## What is needed:
Where does the word "kohtaan" appear in the entries below? Copy each line that holds it.
(Excerpted records)
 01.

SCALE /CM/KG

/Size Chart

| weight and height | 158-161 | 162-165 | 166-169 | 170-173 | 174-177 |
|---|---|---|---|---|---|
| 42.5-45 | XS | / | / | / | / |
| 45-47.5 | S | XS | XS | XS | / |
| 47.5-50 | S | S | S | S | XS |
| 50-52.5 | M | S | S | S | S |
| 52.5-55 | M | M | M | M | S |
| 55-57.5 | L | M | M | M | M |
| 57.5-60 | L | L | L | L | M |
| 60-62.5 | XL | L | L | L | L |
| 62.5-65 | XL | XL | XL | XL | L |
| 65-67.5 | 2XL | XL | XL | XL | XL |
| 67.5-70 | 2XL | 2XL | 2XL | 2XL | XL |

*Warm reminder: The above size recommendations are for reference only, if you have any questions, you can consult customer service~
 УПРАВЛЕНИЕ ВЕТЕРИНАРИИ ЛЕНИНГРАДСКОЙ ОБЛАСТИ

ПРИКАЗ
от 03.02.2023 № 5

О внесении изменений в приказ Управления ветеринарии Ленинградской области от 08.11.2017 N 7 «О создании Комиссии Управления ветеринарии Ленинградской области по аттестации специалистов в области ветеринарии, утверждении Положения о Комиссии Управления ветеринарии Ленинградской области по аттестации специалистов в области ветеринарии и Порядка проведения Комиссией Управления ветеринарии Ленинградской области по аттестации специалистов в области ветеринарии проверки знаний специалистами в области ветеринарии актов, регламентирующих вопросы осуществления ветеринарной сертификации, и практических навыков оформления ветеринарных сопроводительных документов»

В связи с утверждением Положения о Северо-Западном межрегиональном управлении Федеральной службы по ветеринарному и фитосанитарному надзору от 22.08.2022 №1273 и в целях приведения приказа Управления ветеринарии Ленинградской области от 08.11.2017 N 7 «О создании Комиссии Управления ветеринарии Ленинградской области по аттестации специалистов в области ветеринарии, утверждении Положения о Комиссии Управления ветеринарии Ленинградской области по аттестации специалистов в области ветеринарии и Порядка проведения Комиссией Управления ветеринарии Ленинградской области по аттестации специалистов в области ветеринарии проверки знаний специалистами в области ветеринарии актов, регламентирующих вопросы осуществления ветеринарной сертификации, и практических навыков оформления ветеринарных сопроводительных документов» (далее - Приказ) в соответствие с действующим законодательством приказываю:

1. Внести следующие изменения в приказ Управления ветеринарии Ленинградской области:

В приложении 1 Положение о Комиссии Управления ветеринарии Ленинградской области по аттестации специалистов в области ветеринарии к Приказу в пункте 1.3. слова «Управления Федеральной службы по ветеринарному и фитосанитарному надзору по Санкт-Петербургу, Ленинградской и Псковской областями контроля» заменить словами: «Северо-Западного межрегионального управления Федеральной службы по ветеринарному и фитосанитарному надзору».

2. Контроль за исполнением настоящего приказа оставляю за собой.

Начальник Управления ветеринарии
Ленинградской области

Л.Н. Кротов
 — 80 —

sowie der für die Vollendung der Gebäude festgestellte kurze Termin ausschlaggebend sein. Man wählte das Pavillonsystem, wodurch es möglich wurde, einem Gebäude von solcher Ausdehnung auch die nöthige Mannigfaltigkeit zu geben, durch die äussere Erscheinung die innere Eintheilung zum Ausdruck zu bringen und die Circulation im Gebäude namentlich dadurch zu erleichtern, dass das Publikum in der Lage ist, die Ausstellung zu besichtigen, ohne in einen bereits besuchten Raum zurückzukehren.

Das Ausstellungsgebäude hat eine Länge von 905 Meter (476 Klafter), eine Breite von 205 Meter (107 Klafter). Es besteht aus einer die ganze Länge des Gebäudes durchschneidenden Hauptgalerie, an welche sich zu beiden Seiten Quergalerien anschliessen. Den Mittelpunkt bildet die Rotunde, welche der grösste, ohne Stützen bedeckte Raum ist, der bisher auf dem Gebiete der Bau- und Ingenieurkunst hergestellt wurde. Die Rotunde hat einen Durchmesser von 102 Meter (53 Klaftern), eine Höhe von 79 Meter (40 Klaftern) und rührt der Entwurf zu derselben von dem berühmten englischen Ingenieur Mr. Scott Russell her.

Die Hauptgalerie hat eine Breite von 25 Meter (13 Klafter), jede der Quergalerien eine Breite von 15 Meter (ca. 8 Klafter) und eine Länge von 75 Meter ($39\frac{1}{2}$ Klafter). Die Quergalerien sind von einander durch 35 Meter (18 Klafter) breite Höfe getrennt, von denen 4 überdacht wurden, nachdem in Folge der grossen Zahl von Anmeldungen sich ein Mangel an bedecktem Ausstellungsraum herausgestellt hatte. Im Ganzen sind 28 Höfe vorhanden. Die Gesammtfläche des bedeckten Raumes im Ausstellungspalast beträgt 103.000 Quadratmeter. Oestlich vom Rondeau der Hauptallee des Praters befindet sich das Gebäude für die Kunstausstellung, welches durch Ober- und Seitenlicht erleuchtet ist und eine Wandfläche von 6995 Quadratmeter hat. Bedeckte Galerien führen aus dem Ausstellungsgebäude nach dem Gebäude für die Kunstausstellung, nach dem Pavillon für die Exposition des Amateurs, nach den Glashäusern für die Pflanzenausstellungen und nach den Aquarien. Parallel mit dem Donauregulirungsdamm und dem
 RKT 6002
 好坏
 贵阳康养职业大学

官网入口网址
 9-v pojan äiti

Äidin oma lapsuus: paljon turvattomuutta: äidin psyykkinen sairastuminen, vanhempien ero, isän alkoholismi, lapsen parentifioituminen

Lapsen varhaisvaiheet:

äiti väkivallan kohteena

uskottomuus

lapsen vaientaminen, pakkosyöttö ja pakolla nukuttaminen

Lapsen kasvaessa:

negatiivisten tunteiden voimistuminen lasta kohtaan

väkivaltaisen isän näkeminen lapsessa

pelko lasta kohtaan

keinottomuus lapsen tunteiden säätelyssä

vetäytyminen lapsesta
(End Excerpted records)
## Response:
negatiivisten tunteiden voimistuminen lasta kohtaan
pelko lasta kohtaan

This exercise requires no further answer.